Write out the material again exactly, please, and omit the pictures.

— START OF Listed records —

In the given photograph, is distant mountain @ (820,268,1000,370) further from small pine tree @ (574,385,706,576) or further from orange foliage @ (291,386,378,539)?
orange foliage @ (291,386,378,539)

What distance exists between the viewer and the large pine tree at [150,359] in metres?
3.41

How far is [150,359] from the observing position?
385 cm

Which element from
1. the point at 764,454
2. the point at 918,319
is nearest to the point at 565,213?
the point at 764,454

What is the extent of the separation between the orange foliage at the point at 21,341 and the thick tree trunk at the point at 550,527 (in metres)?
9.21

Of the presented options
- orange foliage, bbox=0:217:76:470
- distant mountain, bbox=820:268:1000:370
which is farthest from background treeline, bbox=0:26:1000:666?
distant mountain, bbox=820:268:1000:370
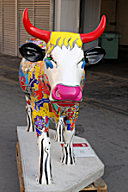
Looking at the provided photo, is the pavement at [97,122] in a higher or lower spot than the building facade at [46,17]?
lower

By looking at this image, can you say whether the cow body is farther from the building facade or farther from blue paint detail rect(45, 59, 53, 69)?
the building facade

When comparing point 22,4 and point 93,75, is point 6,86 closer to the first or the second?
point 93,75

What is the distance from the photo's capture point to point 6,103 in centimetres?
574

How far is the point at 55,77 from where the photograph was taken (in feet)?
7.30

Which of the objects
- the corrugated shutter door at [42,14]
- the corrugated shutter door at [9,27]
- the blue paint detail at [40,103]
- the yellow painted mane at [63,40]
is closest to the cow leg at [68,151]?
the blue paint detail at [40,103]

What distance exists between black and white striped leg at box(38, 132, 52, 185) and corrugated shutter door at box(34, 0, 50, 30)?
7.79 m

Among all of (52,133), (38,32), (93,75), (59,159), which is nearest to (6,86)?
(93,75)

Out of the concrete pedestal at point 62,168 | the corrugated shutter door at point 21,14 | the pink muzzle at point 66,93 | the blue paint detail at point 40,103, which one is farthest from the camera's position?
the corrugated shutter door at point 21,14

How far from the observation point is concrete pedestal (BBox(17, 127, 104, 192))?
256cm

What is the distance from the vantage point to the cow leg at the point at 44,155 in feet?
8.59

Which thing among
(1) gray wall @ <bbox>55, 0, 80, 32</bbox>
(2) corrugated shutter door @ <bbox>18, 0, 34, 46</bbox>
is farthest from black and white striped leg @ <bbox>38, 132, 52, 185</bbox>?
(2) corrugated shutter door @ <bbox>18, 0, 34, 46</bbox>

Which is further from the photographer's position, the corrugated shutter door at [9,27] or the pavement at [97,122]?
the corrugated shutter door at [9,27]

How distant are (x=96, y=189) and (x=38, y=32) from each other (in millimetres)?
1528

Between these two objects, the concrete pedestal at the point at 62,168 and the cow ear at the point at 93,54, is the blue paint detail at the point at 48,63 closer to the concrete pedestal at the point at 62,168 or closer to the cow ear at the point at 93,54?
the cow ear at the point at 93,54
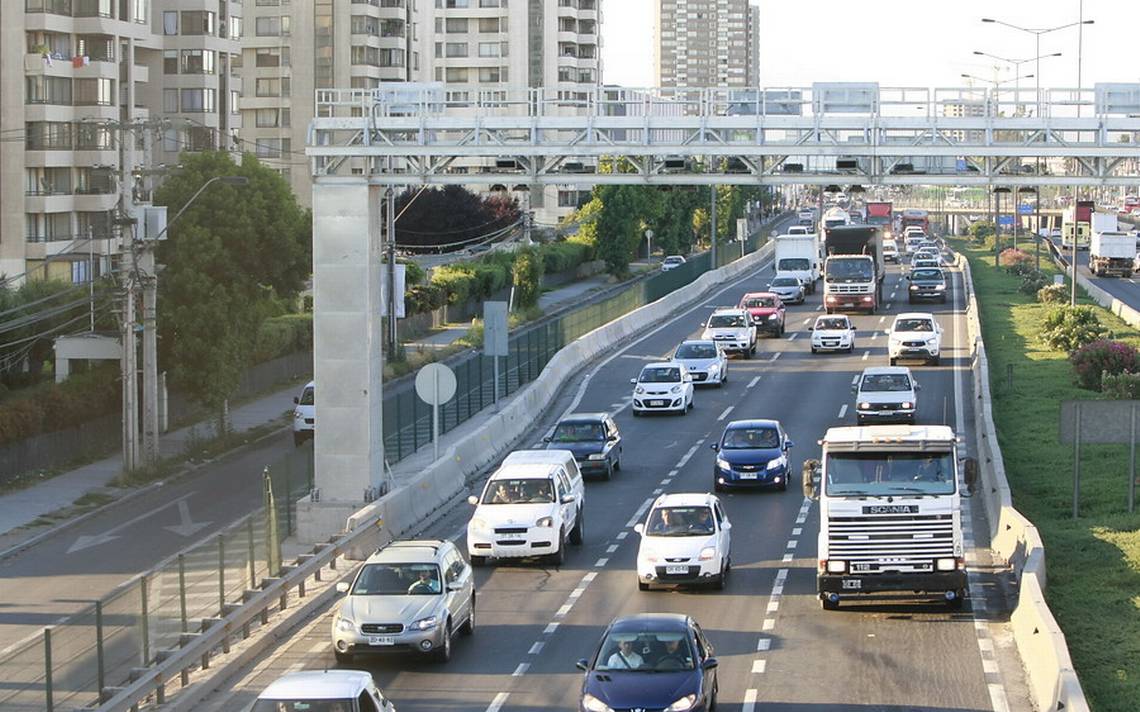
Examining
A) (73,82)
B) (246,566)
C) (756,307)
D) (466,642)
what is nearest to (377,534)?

— END OF Listed records —

Exercise response:
In the given photograph, is distant mountain @ (820,268,1000,370) further from small pine tree @ (574,385,706,576) or further from orange foliage @ (291,386,378,539)?
orange foliage @ (291,386,378,539)

What distance exists between the viewer and the large pine tree at [150,359] in metres?
3.41

How far is [150,359] from the observing position?
385 cm

Which element from
1. the point at 764,454
2. the point at 918,319
is nearest to the point at 565,213?
the point at 764,454

What is the extent of the separation between the orange foliage at the point at 21,341 and the thick tree trunk at the point at 550,527 (in metres)?
9.21

Of the presented options
- orange foliage, bbox=0:217:76:470
- distant mountain, bbox=820:268:1000:370
which is farthest from background treeline, bbox=0:26:1000:666?
distant mountain, bbox=820:268:1000:370
Looking at the provided photo, is the pavement at [97,122] in a higher or lower spot than the building facade at [46,17]?
lower

By looking at this image, can you say whether the cow body is farther from the building facade or farther from blue paint detail rect(45, 59, 53, 69)?
the building facade

When comparing point 22,4 and point 93,75, is point 6,86 closer to the first or the second?
point 93,75

What is the distance from the photo's capture point to point 6,103 in centimetres?
574

How far is the point at 55,77 from where the photograph was taken (in feet)?
7.30

Which of the objects
- the corrugated shutter door at [42,14]
- the corrugated shutter door at [9,27]
- the blue paint detail at [40,103]
- the yellow painted mane at [63,40]
is closest to the cow leg at [68,151]?
the blue paint detail at [40,103]

What distance exists between black and white striped leg at box(38, 132, 52, 185) and corrugated shutter door at box(34, 0, 50, 30)?
7.79 m

Among all of (52,133), (38,32), (93,75), (59,159), which is nearest to (6,86)?
(93,75)

Out of the concrete pedestal at point 62,168 | the corrugated shutter door at point 21,14 | the pink muzzle at point 66,93 | the blue paint detail at point 40,103, which one is farthest from the camera's position?
the corrugated shutter door at point 21,14

How far from the observation point is concrete pedestal (BBox(17, 127, 104, 192))?
256cm

What is the distance from the vantage point to the cow leg at the point at 44,155 in feet?
8.59

Which thing among
(1) gray wall @ <bbox>55, 0, 80, 32</bbox>
(2) corrugated shutter door @ <bbox>18, 0, 34, 46</bbox>
is farthest from black and white striped leg @ <bbox>38, 132, 52, 185</bbox>?
(2) corrugated shutter door @ <bbox>18, 0, 34, 46</bbox>

Which is further from the photographer's position, the corrugated shutter door at [9,27] or the pavement at [97,122]?
the corrugated shutter door at [9,27]

How distant are (x=96, y=189) and (x=38, y=32) from each other (in millimetres)?
1528

Between these two objects, the concrete pedestal at the point at 62,168 and the cow ear at the point at 93,54, is the blue paint detail at the point at 48,63 closer to the concrete pedestal at the point at 62,168 or closer to the cow ear at the point at 93,54?
the cow ear at the point at 93,54
Examining
A) (73,82)
B) (246,566)
C) (756,307)
D) (466,642)
what is nearest to (377,534)?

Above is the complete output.